+++ Given text +++

In March 1999, Microsoft commissioned Mindcraft to carry out a comparison between NT and Linux. The comparison used ZD Labs' WebBench. The server was configured with four CPUs and four fast Ethernet cards, and for NT, each CPU was bound directly to one of the Ethernet cards. In this configuration, NT's WebBench score was 2 to 3 times higher than Linux's WebBench score. Also, Linux experienced a disasterous falloff in performance above a certain point:
http performance curve
Hardware: Quad 100baseT + Quad 400MHz Pentium II Xeon + 1MB L2 Cache + 1GB RAM
Software: Linux 2.2.2 + Apache 1.3.4 vs. NT 4.0 EE + Service pack 3

Note the much higher scores in this test than in the January tests by Sm@rt Reseller; this is due to the much faster CPUs, better tuning, and the 1 gigabyte of RAM (16 times as much as the earlier test), which allowed the 60MB document tree to fit many times over in RAM, probably reducing disk I/O to zero.
See also:

PC Week, 10 May 1999

On 10 May 1999, PC Week (Ziff-Davis) compared the http and smb serving performance of Linux 2.2.7, Solaris 2.7, NT 4.0, and Netware 5.0 on a quad 500MHz Pentium III server. The comparison also used ZD Labs' WebBench. ZD was careful during the web testing to avoid any disk I/O, and said that 2.2.7 gave much better performance than 2.2.5, that they did edit the Apache conf files, and that they used the top_fuel patch. The http results show performance for all four operating systems about equal and increasing linearly with number of clients initially; Linux/Apache flattened out at about 28 clients; NT/IIS flattened out at about 40 clients; and Solaris/SWS was still increasing nearly linearly at 60 clients.
http performance curve
Hardware: Quad full duplex 100baseT + Quad 500MHz Pentium 3 + 512KB? L2 Cache + 1GB RAM
Software: Linux 2.2.7 + Apache (unknown version) + top_fuel (Linux tuning info) vs. NT 4.0 Workstation (NT tuning info)

ZD Labs, 14-19 June 1999

ZD Labs hosted a repeat of Mindcraft's benchmark, and Red Hat sent Zach Brown and Doug Ledford to help out. Once again, the benchmark used was ZD Labs' WebBench. Here are links to coverage in the press: The results differ from the April test in two key ways: First, Linux now equals NT's performance in the region in which the load is too light to require multiple processors on the server. (In the April tests, Linux had lagged behind even under light load.) Second, above this region, Linux's performance remains constant rather than falling to zero as it did in April. My guess is that this is due mostly to fixes in the Linux kernel.

NT is still about 1.5 times as fast as Linux on single-processor systems under heavy load, and 2.2 times as fast on SMP systems under heavy load. (This gap between NT and Linux is much narrower than in April's tests, which showed NT being about 30 times as fast under really heavy load.)

+++

Work required: Continue the text on the 1999 Linux and NT web server benchmarks from the point where it ends.

+++ Dataset section +++

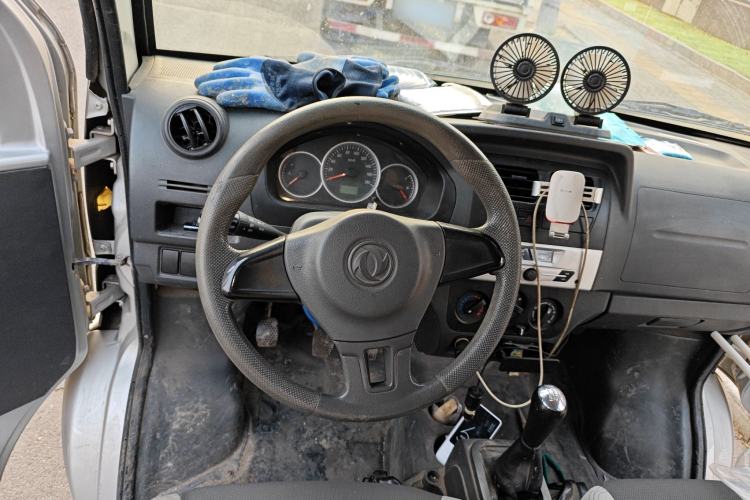 Used Dongfeng Xiaokang K05S 2019 1.2L Practical Version China VI Standard DK12 Steering Wheel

+++

Written response:
performance curve
Hardware: Quad 100baseT + Quad 400 MHz Pentium II Xeon + 2MB L2 Cache + 1GB RAM
Software: Linux 2.2.6 + Apache 1.3.6 + top_fuel + mod_mmap_static (tuning info) vs. NT 4.0 EE + Service Pack 4 (Tuning info)

Here's a graph from Mindcraft's writeup showing all their results together:

Click for larger image
Phase 1 corresponds to their Second MS-hosted test using 2.2.6 (but run at ZD), Phase 2 is the same thing, but with better tuning, and Phase 3 is with the latest OS (2.2.10) and patches. Note the Phase 1 results don't show the same performance dropoff as did the MS-hosted tests. This probably means the Microsoft testbed somehow causes very poor Linux performance, possibly by tickling the TCP bug that was fixed in the 2.2.7 kernel.

In Phase 3, Linux showed 14% better performance than in the earlier phases, showing that tuning was not a major problem with the original tests.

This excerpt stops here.